Su Fengguang, Wu Ou, Zhu Weiyao
IEEE Trans Image Process. 2024;33:3809-3822. doi: 10.1109/TIP.2024.3411927. Epub 2024 Jul 8.
An adversarial attack is typically implemented by solving a constrained optimization problem. In top-k adversarial attacks implementation for multi-label learning, the attack failure degree (AFD) and attack cost (AC) of a possible attack are major concerns. According to our experimental and theoretical analysis, existing methods are negatively impacted by the coarse measures for AFD/AC and the indiscriminate treatment for all constraints, particularly when there is no ideal solution. Hence, this study first develops a refined measure based on the Jaccard index appropriate for AFD and AC, distinguishing the failure degrees/costs of two possible attacks better than the existing indicator function-based scheme. Furthermore, we formulate novel optimization problems with the least constraint violation via new measures for AFD and AC, and theoretically demonstrate the effectiveness of weighting slack variables for constraints. Finally, a self-paced weighting strategy is proposed to assign different priorities to various constraints during optimization, resulting in larger attack gains compared to previous indiscriminate schemes. Meanwhile, our method avoids fluctuations during optimization, especially in the presence of highly conflicting constraints. Extensive experiments on four benchmark datasets validate the effectiveness of our method across different evaluation metrics.

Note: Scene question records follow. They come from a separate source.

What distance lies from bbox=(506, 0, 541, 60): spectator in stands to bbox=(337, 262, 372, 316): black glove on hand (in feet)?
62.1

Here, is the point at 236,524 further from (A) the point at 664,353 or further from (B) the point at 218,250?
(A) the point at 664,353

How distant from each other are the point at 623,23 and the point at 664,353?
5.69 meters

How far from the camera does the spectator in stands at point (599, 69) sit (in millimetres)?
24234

对抗攻击通常通过解决一个约束优化问题来实现。在多标签学习的top-k对抗攻击实现中,可能攻击的攻击失败度(AFD)和攻击成本(AC)是主要关注点。根据我们的实验和理论分析,现有方法受到AFD/AC的粗略度量以及对所有约束的不加区分的处理的负面影响,特别是在没有理想解决方案的情况下。因此,本研究首先基于适合AFD和AC的杰卡德指数开发了一种精细度量,比现有的基于指示函数的方案能更好地区分两种可能攻击的失败度/成本。此外,我们通过针对AFD和AC的新度量制定了具有最小约束违反的新优化问题,并从理论上证明了对约束加权松弛变量的有效性。最后,提出了一种自步加权策略,在优化过程中为各种约束分配不同的优先级,与以前不加区分的方案相比,能获得更大的攻击收益。同时,我们的方法避免了优化过程中的波动,特别是在存在高度冲突的约束时。在四个基准数据集上进行的大量实验验证了我们的方法在不同评估指标下的有效性。